Responding to the troubles in the United States health care system, President Bill Clinton proposed a universal healthcare system in 1993, but it was rejected by Congress. Nonetheless, some developments in health insurance took place in the 1990s, including the Mental Health Parity Act and the Health Insurance Portability and Accountability Act, both passed in 1996. However, ever since the failure of Clinton’s proposal, the health insurance system has never been fundamentally restructured.

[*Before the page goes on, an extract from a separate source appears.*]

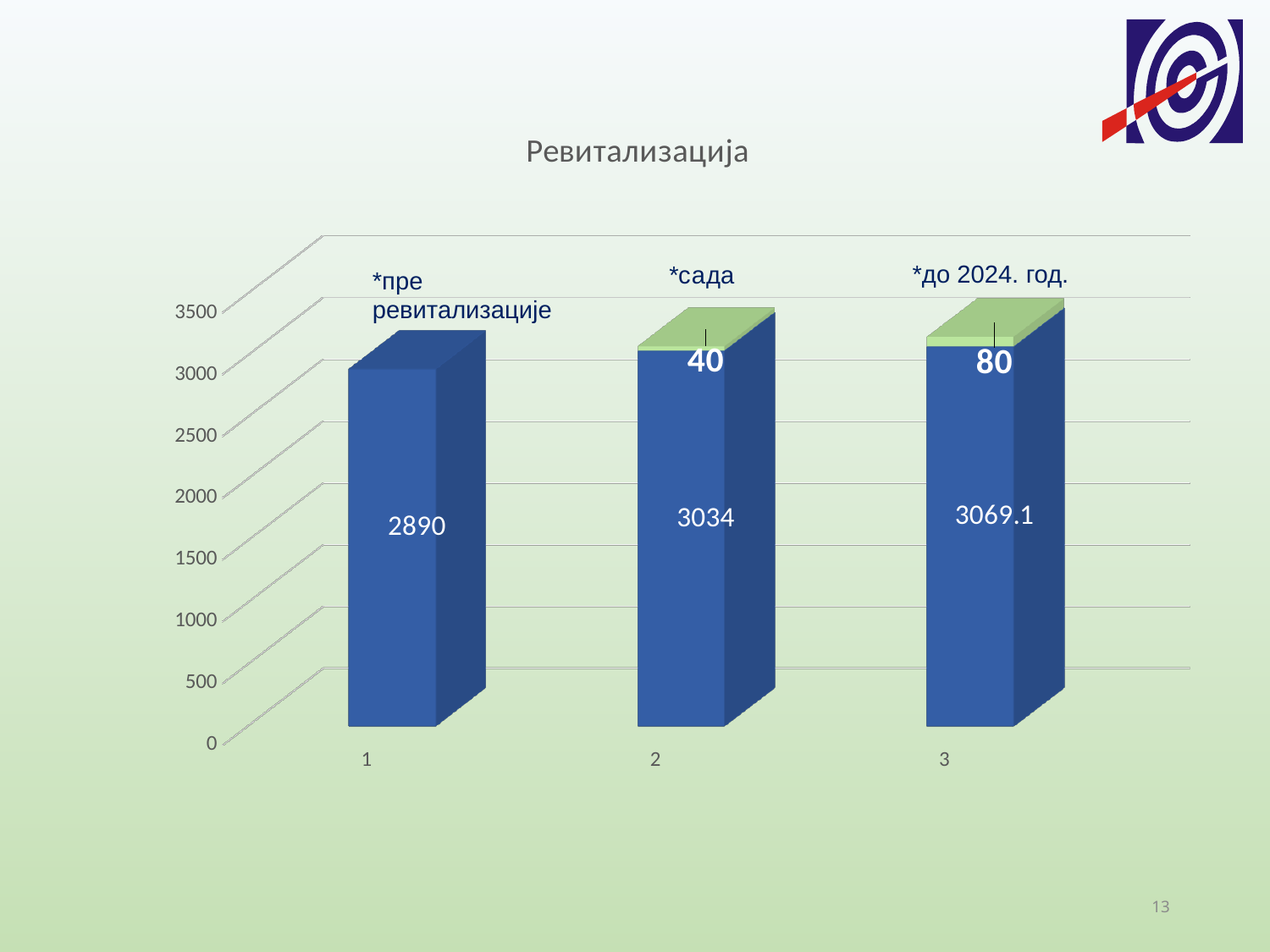
Which category has the highest blue segment value? 3 (*до 2024. год.) What is the total of the stacked bar for category 3 (*до 2024. год.)? 3149.1 What is the value of the green segment for category 3 (*до 2024. год.)? 80 Which category has the lowest blue segment value? 1 (*пре ревитализације) Is the green segment value larger for category 2 or category 3? Category 3 What is the value of the blue segment for category 3 (*до 2024. год.)? 3069.1 What is the value of the blue segment for category 2 (*сада)? 3034 What is the title of the chart? Ревитализација What is the difference between the blue values for category 2 and category 1? 144 What is the value of the green segment for category 2 (*сада)? 40 How many bars are shown in the chart? 3 What is the value of the blue segment for category 1 (*пре ревитализације)? 2890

According to the U.S. Census Bureau, 45.7 million Americans, or 15.3% of the population, were uninsured in 2007. Clearly, the health insurance system needs major reform. But before proposing ways to solve the current healthcare crisis, it is crucial to understand the history of health insurance in the United States. This history tells us how we got into the crisis in the first place – among other things, it reveals how premiums became dependent on risk, and how workplaces became the primary suppliers of health insurance. Once we elucidate the origin of the system’s problems, hopefully we will have better insight on how the healthcare crisis can be resolved.